• [Written instruction] Reproduce all of the data below word for word, leaving the pictures out of your answer.

Entries on spatial positioning
++++++++++++++++++++

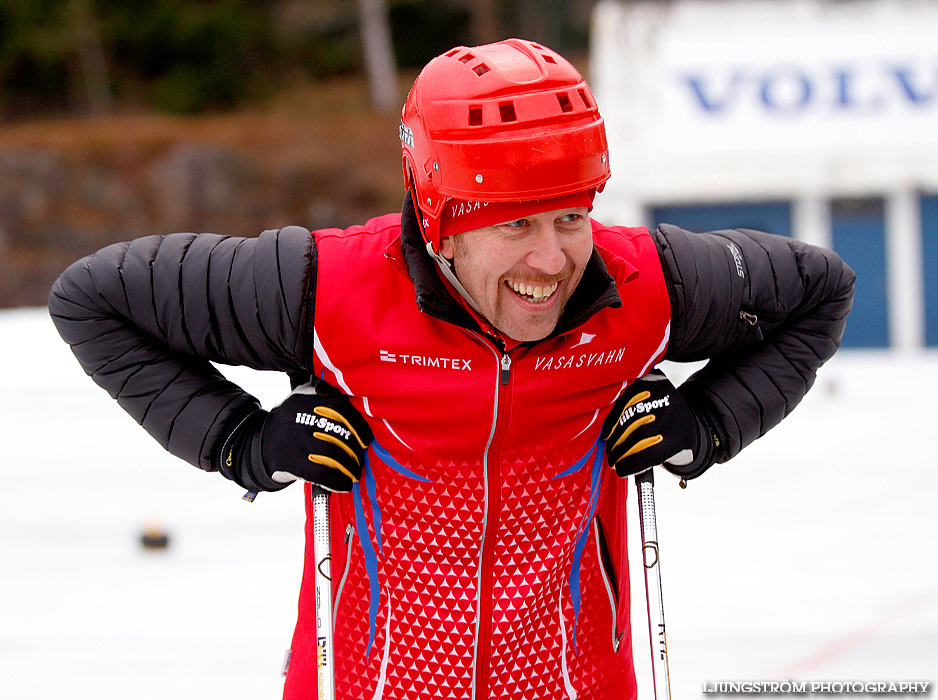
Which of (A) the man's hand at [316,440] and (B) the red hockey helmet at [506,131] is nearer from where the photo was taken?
(B) the red hockey helmet at [506,131]

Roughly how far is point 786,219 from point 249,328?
367 inches

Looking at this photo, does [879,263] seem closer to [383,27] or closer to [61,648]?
[61,648]

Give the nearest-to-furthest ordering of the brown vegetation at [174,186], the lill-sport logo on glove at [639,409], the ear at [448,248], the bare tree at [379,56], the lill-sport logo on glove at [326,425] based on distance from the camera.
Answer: the ear at [448,248], the lill-sport logo on glove at [326,425], the lill-sport logo on glove at [639,409], the brown vegetation at [174,186], the bare tree at [379,56]

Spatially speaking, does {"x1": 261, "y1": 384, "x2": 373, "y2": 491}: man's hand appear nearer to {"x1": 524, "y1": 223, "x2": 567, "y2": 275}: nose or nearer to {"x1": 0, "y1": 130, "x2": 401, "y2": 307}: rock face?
{"x1": 524, "y1": 223, "x2": 567, "y2": 275}: nose

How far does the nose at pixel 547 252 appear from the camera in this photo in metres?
1.90

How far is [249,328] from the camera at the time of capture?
6.75ft

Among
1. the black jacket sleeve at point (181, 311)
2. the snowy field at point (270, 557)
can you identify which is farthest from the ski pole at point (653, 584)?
the snowy field at point (270, 557)

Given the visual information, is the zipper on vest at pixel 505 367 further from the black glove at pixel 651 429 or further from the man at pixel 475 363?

++++++++++++++++++++

• [Complete answer]
Which of (A) the man's hand at [316,440] and (B) the red hockey helmet at [506,131] is nearer from where the photo was taken?
(B) the red hockey helmet at [506,131]

Roughly how far is point 786,219 from point 249,328?
367 inches

Looking at this photo, does [879,263] seem closer to [383,27] or closer to [61,648]?
[61,648]

Give the nearest-to-furthest ordering of the brown vegetation at [174,186], the lill-sport logo on glove at [639,409], the ear at [448,248], the bare tree at [379,56], the lill-sport logo on glove at [326,425] based on distance from the camera.
Answer: the ear at [448,248], the lill-sport logo on glove at [326,425], the lill-sport logo on glove at [639,409], the brown vegetation at [174,186], the bare tree at [379,56]

Spatially speaking, does {"x1": 261, "y1": 384, "x2": 373, "y2": 491}: man's hand appear nearer to {"x1": 524, "y1": 223, "x2": 567, "y2": 275}: nose or nearer to {"x1": 0, "y1": 130, "x2": 401, "y2": 307}: rock face?
{"x1": 524, "y1": 223, "x2": 567, "y2": 275}: nose

How far does the nose at pixel 547 252 appear from the camera in this photo in metres?
1.90

How far is [249,328] from the camera at the time of capture?
6.75ft

Among
1. the black jacket sleeve at point (181, 311)
2. the snowy field at point (270, 557)
can you identify which is farthest from the ski pole at point (653, 584)?
the snowy field at point (270, 557)

Given the visual information, is the zipper on vest at pixel 505 367 further from the black glove at pixel 651 429 or further from the man at pixel 475 363?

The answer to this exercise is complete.